The scope of the scandal is shocking. An analysis conducted by a consulting firm hired by Wells Fargo concluded that bank employees opened over 1.5 million deposit accounts that may not have been authorized.
The way it worked was that employees moved funds from customers’ existing accounts into newly-created ones without their knowledge or consent, regulators say. The CFPB described this practice as “widespread.”
Customers were being charged for insufficient funds or overdraft fees — because there wasn’t enough money in their original accounts.
Additionally, Wells Fargo employees also submitted applications for 565,443 credit card accounts without their customers’ knowledge or consent. Roughly 14,000 of those accounts incurred over $400,000 in fees, including annual fees, interest charges and overdraft-protection fees.

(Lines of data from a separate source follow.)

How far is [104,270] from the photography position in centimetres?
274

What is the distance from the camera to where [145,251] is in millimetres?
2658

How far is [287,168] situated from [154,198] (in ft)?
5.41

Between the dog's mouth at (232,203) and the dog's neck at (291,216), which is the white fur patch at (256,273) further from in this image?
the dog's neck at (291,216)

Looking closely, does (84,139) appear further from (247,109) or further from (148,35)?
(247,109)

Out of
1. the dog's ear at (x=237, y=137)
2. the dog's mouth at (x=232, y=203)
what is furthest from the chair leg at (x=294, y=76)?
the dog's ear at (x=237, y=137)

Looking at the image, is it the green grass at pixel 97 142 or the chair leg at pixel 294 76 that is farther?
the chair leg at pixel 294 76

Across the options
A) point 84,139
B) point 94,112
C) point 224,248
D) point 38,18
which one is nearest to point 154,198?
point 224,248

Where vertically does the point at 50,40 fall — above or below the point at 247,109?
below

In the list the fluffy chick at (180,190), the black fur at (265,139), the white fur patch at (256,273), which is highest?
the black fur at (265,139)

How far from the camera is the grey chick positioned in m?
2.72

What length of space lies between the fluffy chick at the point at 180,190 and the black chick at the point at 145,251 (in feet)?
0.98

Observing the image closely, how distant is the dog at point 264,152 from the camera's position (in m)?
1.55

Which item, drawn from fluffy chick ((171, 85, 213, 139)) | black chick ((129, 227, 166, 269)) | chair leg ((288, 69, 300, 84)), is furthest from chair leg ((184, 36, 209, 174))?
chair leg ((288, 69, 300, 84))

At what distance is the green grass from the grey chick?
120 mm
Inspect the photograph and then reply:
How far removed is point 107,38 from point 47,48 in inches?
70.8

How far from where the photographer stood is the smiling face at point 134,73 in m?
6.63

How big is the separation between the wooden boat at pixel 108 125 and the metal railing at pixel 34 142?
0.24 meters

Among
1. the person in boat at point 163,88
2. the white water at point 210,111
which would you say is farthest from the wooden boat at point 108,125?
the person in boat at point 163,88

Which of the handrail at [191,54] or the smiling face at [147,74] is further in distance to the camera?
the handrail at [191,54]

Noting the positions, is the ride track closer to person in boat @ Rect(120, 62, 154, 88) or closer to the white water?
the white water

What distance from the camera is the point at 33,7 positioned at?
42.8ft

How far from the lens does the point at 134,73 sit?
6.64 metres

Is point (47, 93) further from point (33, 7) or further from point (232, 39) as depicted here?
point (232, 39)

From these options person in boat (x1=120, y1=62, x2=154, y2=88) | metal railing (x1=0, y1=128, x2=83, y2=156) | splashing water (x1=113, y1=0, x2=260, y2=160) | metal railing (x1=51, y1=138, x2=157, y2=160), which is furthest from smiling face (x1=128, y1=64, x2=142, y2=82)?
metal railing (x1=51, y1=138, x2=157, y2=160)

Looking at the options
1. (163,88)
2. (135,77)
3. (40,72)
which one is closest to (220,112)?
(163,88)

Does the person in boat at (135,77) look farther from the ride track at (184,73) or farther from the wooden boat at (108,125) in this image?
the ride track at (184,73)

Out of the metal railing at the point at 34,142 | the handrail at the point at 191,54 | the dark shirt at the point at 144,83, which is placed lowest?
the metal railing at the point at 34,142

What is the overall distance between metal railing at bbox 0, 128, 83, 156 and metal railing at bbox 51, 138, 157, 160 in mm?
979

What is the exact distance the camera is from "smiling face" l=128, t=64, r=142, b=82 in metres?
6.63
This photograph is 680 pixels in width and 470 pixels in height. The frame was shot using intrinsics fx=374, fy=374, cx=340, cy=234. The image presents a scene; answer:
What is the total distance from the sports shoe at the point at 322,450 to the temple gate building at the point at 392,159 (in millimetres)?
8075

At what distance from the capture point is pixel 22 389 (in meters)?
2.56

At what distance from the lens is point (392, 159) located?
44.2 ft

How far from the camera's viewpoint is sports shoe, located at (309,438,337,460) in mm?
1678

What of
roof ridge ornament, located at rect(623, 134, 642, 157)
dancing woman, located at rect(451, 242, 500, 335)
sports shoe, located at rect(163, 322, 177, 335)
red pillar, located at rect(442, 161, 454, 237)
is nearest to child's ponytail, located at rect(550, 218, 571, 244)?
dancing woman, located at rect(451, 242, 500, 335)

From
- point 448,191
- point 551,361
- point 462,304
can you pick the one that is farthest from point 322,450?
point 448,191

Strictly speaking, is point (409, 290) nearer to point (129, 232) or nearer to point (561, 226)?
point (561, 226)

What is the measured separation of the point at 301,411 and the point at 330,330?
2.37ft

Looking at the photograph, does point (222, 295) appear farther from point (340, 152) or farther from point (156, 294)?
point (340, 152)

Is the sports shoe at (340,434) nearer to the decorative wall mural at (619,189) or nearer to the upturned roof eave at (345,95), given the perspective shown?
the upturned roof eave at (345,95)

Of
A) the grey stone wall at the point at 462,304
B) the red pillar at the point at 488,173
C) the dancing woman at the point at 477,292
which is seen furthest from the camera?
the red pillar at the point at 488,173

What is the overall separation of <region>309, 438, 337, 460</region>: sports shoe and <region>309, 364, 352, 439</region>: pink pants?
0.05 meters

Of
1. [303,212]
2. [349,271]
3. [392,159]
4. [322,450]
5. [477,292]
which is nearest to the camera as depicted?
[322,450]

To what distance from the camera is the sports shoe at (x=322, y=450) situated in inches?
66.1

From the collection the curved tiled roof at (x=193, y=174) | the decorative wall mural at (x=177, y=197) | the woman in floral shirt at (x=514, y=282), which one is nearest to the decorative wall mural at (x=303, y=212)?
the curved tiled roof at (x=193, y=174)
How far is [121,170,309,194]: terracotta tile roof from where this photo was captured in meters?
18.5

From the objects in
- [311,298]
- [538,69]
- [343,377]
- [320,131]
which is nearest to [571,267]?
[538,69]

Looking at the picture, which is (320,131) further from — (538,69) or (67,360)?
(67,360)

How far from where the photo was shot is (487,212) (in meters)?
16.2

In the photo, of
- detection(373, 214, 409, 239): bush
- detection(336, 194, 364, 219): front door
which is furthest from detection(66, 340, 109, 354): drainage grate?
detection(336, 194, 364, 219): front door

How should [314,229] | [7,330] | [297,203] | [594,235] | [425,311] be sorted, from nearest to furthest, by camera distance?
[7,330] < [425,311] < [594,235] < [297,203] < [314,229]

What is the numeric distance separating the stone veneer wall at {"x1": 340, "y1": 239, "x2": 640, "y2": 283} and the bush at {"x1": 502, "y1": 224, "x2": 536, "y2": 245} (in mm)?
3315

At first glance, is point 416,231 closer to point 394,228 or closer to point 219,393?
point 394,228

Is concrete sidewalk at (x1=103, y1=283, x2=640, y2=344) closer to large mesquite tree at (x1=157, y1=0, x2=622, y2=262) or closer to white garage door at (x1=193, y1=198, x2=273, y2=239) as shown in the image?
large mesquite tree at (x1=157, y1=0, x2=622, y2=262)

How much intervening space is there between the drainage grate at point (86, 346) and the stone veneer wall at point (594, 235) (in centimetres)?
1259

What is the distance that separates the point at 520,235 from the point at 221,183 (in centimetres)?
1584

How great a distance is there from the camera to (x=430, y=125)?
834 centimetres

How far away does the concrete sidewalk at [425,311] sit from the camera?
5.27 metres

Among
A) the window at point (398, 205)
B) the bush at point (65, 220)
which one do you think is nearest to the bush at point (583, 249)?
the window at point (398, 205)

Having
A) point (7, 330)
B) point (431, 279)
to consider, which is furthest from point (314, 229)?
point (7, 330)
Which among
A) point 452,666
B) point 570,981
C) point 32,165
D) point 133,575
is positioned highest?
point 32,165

The CFPB said Wells Fargo will pay “full restitutions to all victims.”
So the only possible takeaway from this tweet is that the Speaker of the House Paul Ryan, and his Tea-Publican Congress, want to repeal the CFPB because it protected consumers against this bankster of Wall Street in what is the largest case of bankster fraud since The Subprime Swindle and the Foreclosure Fraud Cover-Up. This is your Tea-Publican Party, folks.
By the way, Ryan’s Tea-Publican Congress just voted to roll back Dodd-Frank regulations of Wall Street as well. A Dodd-Frank Rollback Bill Clears a House Committee. These evil GOP bastards are shameless in their lickspittle service to their masters, the banksters of Wall Street.

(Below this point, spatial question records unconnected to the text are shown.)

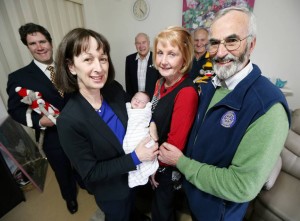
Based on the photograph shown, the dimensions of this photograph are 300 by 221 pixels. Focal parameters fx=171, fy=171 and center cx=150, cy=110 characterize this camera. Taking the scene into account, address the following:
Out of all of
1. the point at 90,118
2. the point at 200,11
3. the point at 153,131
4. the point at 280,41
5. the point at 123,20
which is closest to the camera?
the point at 90,118

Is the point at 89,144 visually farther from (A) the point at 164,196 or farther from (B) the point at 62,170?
(B) the point at 62,170

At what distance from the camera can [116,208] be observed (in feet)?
4.17

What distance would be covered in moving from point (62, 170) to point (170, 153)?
1.40 metres

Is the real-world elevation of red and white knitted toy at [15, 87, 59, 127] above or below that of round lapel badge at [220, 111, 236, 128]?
below

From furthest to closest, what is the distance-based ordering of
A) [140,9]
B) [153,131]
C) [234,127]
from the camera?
1. [140,9]
2. [153,131]
3. [234,127]

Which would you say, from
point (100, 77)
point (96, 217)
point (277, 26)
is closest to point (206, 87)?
point (100, 77)

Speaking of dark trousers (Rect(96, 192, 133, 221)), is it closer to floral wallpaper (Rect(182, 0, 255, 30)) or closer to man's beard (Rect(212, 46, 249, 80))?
man's beard (Rect(212, 46, 249, 80))

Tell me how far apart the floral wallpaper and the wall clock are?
2.34ft

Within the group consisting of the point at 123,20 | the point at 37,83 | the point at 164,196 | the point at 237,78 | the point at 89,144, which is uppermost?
the point at 123,20

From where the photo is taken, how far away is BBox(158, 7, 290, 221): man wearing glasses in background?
0.72 metres

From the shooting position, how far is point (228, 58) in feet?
2.84

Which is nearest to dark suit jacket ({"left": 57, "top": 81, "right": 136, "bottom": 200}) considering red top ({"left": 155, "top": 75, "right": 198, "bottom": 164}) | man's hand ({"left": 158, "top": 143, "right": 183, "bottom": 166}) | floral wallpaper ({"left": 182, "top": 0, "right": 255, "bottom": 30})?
man's hand ({"left": 158, "top": 143, "right": 183, "bottom": 166})

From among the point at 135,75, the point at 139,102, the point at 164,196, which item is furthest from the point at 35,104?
the point at 135,75

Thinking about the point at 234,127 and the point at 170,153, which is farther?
the point at 170,153
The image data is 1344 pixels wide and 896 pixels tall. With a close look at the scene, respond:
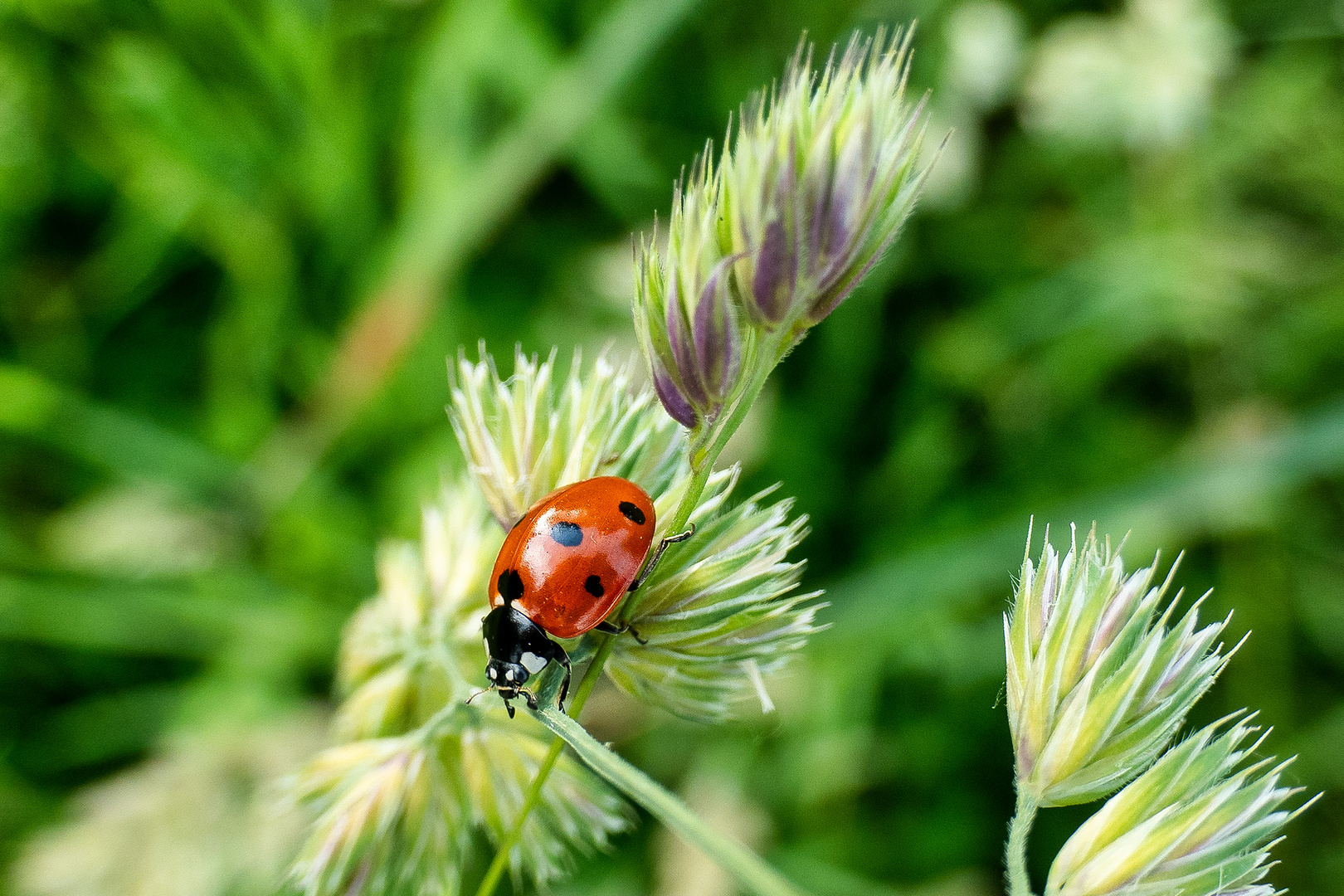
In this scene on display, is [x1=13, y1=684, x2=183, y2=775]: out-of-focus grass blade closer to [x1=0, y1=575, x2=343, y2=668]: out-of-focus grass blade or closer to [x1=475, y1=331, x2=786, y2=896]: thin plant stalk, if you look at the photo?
[x1=0, y1=575, x2=343, y2=668]: out-of-focus grass blade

Today the U.S. Justice Department issued subpoenas to Wells Fargo over the opening of millions of fake accounts at the bank. U.S. opens investigation into Wells Fargo fake accounts scandal:
The Department of Justice has issued subpoenas to Wells Fargo over the opening of millions of fake accounts at the bank, a U.S. official told CNN.
Multiple U.S. attorneys’ offices are investigating, the source said.

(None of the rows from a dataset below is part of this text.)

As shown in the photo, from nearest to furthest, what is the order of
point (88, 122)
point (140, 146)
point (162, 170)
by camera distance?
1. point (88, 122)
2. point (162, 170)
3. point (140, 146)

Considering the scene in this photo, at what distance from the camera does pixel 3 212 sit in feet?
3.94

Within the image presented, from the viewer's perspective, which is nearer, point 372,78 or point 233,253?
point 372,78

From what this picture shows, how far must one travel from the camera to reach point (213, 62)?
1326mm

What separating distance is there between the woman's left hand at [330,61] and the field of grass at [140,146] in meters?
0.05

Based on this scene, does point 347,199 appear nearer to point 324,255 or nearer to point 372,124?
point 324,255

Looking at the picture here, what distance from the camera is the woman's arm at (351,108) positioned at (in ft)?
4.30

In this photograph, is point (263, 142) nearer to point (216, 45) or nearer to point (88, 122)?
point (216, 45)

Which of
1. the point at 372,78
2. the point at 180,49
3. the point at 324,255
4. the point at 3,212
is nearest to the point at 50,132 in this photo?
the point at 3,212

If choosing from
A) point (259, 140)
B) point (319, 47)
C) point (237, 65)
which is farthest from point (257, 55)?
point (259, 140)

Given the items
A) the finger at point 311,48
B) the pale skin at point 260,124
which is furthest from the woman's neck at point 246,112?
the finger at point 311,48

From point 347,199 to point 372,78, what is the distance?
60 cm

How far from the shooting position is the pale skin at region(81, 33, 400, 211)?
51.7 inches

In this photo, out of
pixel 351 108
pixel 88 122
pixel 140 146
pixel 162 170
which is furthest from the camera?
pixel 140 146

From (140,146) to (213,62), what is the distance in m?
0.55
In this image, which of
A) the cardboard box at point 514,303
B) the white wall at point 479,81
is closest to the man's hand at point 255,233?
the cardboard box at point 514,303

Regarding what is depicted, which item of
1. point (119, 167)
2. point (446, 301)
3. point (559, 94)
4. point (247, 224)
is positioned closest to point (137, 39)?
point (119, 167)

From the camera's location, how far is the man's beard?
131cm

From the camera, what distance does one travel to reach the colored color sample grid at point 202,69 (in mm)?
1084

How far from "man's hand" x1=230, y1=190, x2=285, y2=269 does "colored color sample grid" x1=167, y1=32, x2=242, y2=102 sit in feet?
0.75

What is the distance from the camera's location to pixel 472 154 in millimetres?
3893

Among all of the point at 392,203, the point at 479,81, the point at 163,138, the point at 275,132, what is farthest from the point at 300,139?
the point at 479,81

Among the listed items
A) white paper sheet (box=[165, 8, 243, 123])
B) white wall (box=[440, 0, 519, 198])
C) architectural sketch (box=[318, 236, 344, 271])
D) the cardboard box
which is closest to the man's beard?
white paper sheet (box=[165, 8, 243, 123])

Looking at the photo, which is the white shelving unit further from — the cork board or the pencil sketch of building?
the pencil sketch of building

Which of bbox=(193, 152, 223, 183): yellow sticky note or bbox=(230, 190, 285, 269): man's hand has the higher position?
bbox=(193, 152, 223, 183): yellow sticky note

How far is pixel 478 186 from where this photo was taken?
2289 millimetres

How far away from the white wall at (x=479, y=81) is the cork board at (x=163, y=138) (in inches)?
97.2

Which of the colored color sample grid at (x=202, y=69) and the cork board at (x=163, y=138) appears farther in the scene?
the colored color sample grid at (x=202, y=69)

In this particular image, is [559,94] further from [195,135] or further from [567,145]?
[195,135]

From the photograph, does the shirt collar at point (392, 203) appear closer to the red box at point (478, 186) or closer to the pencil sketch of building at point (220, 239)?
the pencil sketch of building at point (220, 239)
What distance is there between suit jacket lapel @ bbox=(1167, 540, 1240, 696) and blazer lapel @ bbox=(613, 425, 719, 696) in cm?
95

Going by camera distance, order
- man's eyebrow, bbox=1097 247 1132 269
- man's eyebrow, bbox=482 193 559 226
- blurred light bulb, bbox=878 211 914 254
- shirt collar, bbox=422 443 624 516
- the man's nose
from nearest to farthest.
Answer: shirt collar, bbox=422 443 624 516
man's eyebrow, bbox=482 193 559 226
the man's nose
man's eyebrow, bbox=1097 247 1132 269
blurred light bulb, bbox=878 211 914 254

The investigation is still in the early stages and it’s not clear if it will lead to charges.
Wells Fargo declined to comment. The news was reported earlier by The Wall Street Journal.
News of the federal investigation comes less than a week after Wells Fargo was slapped with a $185 million fine by regulators for creating over two million fake bank and credit cards. Wells Fargo also said it had fired 5,300 people over the past few years due to improper sales tactics.
The shocking scandal has rocked the banking industry and raised serious questions about the sales culture that led to the opening of unauthorized accounts. Employees told CNNMoney they experienced relentless pressure and wildly unrealistic sales targets. The pressure cooker environment is also described in a lawsuit filed by Los Angeles against Wells Fargo in May 2015.
On top of the federal investigation, Wells Fargo is set to be grilled by Senator Elizabeth Warren — the creator of the CFPB — and her colleagues on the Senate banking committee on September 20. Wells Fargo CEO John Stumpf has accepted an invitation to testify at the hearing.
Rep. Elijah Cummings, the ranking member of the powerful House Oversight committee, has also requested Wells Fargo turn over documents about its sales tactics and other material.
Stumpf, in his first televised comments since the scandal broke, said he’s “sorry” for the fake accounts that were opened but also indicated he has no plans to resign. “The best thing I can do is lead this company,” the Wells Fargo CEO told CNBC.
“I’m innocent I tell ya!” it was those 5.300 employees who were to blame, “I know nothing!” (the Sargeant Schultz defense). Wells Fargo CEO blames employees for fraud.
I’m sorry. This fraud was widespread and appears to have been a systematic practice at Wells Fargo, i.e., 5,300 employees, all of whom should be criminally charged along with their superiors and management employees who had knowledge that this practice was going on. There is no way that top management did not know this was happening.
“Somebody’s going to emergency, somebody’s going to jail.”